>> BEGIN Given text
Thursday, June 25, 2015

Overwhelmed on Some Days; Just "Whelmed" on Others

Some days, especially when I'm working on the flightline, it can seem quite overwhelming.  The sheer amount of details to keep track of, the amount of work to supervise, and the many folks going in many directions can seem like herding cats that are chasing chickens.  Add to that, preparing for a new chapter that is *just* ten months away--in five days I can say "nine months and change"--as well as my reinvigorated passion to open up my own store--see that endeavor here--while getting through the everyday, mundane stuff...Ugh? Whoa? Crazy, for sure.
It'll be nice to step away from it for a short period next week when I head to Sparks, NV for my brothers wedding.  I won't have to worry about anything but keeping the door closed of the room I'm staying in so that my parents don't have to see that unmade bed.  I'm not looking forward to the heat but, hey, it's a dry heat.  lol.
Before then, though, I'll be emptying out my office.  I've been trying to sell stuff on ebay but that is just so tedious.  I think I'd rather just donate it and be done with it.  My office will be clear and I'll feel a little less cluttered because I'm looking at it every day.
On the total plus side, my credit card debt is half of what it was back in November and on track to be obliterated before the year is over.  Definitely worth looking forward to.  That'll leave me with five months that I'll have practically my whole paycheck to do something with; something other than pay off debt.  I see quite a bit of saving coming up.  Maybe I'll save up for a 40th year birthday present.  :)

Wednesday, June 17, 2015

Nostalgic About Love

I spent a good three hours going through my hope chest last night.  There were a few things in it that I knew I wouldn’t care if I had them when I was 80 and I had to dig to the bottom of the chest to get to them in order to get rid of them and make room for other things.  While doing so, I came across old love letters…from Eddie, when I was 17 and 18; from Brian, when I was 19 and 20; from George, when I was 24.  I don’t have anything more recent than that.  There was only one more man that I loved and who I’m pretty sure loved me—Damien, when I was 28 and 29—but no letters from him.  There was also a boy—Scott, when I was 15—but I can’t find the letters from him.
>> END Given text
■ **Exercise**
Copy the blog post starting with "Before then, though, I'll" and going on through "birthday present.  :)", substituting "garage" for every "office".
>> BEGIN Supplied information
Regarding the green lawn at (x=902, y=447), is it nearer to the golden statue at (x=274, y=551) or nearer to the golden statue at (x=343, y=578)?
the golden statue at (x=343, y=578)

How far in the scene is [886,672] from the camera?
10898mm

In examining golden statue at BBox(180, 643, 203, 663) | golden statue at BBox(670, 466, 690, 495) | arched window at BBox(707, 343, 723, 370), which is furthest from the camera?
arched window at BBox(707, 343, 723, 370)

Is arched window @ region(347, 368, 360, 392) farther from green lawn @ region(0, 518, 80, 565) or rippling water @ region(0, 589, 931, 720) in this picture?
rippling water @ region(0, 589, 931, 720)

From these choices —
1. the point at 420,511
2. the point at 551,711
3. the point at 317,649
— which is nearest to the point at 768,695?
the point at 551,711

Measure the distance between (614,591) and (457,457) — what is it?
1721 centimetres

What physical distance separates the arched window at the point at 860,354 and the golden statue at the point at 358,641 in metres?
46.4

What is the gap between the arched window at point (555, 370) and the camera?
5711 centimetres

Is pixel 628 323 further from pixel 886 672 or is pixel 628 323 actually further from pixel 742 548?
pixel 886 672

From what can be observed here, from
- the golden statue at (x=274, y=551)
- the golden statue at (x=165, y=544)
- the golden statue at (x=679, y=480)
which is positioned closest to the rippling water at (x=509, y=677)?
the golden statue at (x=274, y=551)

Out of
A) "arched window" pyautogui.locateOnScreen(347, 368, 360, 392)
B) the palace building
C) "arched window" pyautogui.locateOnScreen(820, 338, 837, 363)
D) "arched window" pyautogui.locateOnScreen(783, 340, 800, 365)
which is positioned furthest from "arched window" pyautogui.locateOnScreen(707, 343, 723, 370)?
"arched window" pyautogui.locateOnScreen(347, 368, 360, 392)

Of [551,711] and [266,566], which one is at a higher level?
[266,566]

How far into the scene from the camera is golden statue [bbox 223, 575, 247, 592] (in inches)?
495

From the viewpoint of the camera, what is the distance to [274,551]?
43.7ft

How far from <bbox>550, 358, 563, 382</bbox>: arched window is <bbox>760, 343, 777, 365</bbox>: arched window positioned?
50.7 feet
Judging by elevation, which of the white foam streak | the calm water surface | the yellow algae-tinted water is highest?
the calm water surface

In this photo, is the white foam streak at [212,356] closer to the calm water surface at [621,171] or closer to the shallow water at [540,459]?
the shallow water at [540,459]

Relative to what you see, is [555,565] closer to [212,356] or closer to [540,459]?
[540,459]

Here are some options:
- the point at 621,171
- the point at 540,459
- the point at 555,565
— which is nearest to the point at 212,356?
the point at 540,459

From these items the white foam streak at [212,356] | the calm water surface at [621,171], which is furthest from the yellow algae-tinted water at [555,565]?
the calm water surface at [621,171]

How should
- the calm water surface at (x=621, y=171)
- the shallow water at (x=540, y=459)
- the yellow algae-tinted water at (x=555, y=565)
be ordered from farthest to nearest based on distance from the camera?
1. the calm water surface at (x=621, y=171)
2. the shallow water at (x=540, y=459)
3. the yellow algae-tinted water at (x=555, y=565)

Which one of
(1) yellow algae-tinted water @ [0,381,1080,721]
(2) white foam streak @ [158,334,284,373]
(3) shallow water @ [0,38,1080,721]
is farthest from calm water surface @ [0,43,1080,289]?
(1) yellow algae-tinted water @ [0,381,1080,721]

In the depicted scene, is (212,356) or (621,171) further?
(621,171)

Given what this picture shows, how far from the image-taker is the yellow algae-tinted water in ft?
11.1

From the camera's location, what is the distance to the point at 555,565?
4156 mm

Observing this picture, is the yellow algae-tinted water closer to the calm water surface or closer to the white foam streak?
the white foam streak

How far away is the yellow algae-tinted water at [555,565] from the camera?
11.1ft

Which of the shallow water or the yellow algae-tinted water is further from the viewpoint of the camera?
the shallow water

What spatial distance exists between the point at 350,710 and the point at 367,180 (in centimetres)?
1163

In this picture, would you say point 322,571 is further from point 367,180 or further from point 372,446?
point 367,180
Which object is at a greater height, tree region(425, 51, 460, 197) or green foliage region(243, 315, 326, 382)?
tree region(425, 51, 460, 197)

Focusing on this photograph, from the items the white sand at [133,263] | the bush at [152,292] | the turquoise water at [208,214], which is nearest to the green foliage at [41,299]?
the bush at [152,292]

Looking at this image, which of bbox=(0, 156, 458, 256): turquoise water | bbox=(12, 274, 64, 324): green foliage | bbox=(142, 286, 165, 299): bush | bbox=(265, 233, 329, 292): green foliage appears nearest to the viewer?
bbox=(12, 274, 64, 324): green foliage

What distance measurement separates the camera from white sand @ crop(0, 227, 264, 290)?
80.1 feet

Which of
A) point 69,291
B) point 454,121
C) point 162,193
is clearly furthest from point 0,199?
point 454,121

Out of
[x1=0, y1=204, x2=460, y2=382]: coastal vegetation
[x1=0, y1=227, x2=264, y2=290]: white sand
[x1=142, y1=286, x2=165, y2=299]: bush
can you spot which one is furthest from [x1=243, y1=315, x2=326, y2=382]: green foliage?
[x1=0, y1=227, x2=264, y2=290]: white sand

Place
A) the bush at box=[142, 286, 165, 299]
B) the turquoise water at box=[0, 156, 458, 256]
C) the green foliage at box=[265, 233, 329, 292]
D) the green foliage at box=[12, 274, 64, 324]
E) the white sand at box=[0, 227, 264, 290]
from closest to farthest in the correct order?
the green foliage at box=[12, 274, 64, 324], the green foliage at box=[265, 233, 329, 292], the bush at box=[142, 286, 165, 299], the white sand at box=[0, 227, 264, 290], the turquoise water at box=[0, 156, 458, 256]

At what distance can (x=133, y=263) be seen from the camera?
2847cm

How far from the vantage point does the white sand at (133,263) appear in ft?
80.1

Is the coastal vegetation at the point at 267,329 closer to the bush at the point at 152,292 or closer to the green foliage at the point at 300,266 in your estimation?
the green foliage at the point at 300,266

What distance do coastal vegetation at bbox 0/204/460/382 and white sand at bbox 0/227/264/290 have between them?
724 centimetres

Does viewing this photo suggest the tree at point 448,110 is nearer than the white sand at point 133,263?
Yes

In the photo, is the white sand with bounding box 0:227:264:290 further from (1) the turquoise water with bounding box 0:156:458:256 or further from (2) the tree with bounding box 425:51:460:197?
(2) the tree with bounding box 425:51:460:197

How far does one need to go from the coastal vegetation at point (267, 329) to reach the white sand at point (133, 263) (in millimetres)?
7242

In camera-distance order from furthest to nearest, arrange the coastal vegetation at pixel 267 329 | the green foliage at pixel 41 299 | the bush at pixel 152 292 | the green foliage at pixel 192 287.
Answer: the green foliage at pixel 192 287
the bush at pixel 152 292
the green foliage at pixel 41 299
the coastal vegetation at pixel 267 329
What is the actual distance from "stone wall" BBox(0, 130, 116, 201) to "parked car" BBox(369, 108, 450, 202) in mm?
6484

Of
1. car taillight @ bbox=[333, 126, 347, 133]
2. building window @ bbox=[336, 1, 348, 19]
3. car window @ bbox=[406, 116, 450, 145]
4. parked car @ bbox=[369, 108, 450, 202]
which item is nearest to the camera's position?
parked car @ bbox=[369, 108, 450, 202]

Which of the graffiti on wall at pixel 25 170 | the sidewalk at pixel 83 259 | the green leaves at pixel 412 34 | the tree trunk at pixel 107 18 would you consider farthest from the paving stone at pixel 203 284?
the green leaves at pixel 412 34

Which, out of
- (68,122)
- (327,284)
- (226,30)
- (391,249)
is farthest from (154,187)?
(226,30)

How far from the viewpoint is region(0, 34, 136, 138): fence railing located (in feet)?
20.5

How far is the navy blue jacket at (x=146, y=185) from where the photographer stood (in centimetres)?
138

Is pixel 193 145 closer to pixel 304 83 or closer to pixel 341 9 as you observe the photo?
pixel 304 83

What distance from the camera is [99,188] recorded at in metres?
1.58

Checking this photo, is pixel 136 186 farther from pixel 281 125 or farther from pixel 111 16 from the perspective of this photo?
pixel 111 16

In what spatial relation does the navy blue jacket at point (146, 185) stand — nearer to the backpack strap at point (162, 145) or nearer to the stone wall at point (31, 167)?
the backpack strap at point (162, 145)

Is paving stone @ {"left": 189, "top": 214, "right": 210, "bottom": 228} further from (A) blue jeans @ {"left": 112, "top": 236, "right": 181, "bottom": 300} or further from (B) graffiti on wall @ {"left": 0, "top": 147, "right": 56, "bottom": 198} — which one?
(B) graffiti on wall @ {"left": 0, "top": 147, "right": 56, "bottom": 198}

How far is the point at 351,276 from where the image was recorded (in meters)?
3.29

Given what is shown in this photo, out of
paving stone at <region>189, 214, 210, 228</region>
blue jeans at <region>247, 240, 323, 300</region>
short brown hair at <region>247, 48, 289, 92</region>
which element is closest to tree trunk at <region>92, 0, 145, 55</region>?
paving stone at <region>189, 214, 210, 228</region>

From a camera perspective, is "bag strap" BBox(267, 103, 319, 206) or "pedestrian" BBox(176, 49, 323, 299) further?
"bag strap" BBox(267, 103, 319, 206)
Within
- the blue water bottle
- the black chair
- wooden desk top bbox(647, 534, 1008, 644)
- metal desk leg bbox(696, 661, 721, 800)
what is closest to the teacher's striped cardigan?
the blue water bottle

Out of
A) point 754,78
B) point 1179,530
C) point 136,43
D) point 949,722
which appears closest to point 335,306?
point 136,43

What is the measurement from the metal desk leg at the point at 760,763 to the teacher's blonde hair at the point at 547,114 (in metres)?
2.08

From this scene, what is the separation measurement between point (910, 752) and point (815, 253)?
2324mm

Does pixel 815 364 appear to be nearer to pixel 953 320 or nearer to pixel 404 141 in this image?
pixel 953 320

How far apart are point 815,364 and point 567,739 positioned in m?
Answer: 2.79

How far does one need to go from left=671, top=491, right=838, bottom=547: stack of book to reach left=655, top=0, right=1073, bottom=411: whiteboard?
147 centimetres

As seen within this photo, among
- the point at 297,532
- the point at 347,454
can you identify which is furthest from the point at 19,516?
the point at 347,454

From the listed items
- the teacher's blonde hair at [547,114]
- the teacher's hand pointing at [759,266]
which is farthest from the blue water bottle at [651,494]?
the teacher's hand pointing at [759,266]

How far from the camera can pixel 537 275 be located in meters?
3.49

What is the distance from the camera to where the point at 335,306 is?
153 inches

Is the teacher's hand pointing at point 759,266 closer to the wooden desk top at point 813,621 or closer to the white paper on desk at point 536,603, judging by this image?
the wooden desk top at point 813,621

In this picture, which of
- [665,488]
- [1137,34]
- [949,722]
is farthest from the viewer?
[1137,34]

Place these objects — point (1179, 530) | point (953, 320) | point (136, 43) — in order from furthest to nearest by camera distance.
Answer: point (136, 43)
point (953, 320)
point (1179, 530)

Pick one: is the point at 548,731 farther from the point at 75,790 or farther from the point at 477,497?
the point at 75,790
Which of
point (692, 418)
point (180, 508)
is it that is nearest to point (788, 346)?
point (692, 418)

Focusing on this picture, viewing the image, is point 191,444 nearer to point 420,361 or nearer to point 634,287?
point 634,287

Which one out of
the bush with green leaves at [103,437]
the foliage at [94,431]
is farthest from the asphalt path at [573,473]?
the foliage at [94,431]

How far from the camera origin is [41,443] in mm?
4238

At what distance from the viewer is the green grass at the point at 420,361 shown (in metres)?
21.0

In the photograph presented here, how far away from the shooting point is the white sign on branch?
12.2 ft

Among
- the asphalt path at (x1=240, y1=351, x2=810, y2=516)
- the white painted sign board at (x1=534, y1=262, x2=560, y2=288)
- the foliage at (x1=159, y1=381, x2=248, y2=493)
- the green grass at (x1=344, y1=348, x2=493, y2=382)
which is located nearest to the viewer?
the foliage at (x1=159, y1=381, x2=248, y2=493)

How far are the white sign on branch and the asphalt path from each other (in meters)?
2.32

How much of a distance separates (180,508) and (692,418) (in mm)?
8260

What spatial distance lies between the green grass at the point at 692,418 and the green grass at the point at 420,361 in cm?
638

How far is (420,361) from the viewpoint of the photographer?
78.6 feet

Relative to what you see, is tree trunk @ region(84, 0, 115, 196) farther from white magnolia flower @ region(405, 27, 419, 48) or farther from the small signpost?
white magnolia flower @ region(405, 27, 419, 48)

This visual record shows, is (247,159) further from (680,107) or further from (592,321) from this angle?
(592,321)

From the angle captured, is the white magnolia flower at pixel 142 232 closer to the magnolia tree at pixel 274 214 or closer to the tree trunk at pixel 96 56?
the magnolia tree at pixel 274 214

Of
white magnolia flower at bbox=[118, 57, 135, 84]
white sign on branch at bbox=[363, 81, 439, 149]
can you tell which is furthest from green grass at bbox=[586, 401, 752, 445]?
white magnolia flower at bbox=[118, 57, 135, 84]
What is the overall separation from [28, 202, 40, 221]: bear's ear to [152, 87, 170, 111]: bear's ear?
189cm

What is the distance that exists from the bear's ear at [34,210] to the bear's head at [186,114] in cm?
>> END Supplied information
■ **Complete answer**
Before then, though, I'll be emptying out my garage.  I've been trying to sell stuff on ebay but that is just so tedious.  I think I'd rather just donate it and be done with it.  My garage will be clear and I'll feel a little less cluttered because I'm looking at it every day.
On the total plus side, my credit card debt is half of what it was back in November and on track to be obliterated before the year is over.  Definitely worth looking forward to.  That'll leave me with five months that I'll have practically my whole paycheck to do something with; something other than pay off debt.  I see quite a bit of saving coming up.  Maybe I'll save up for a 40th year birthday present.  :)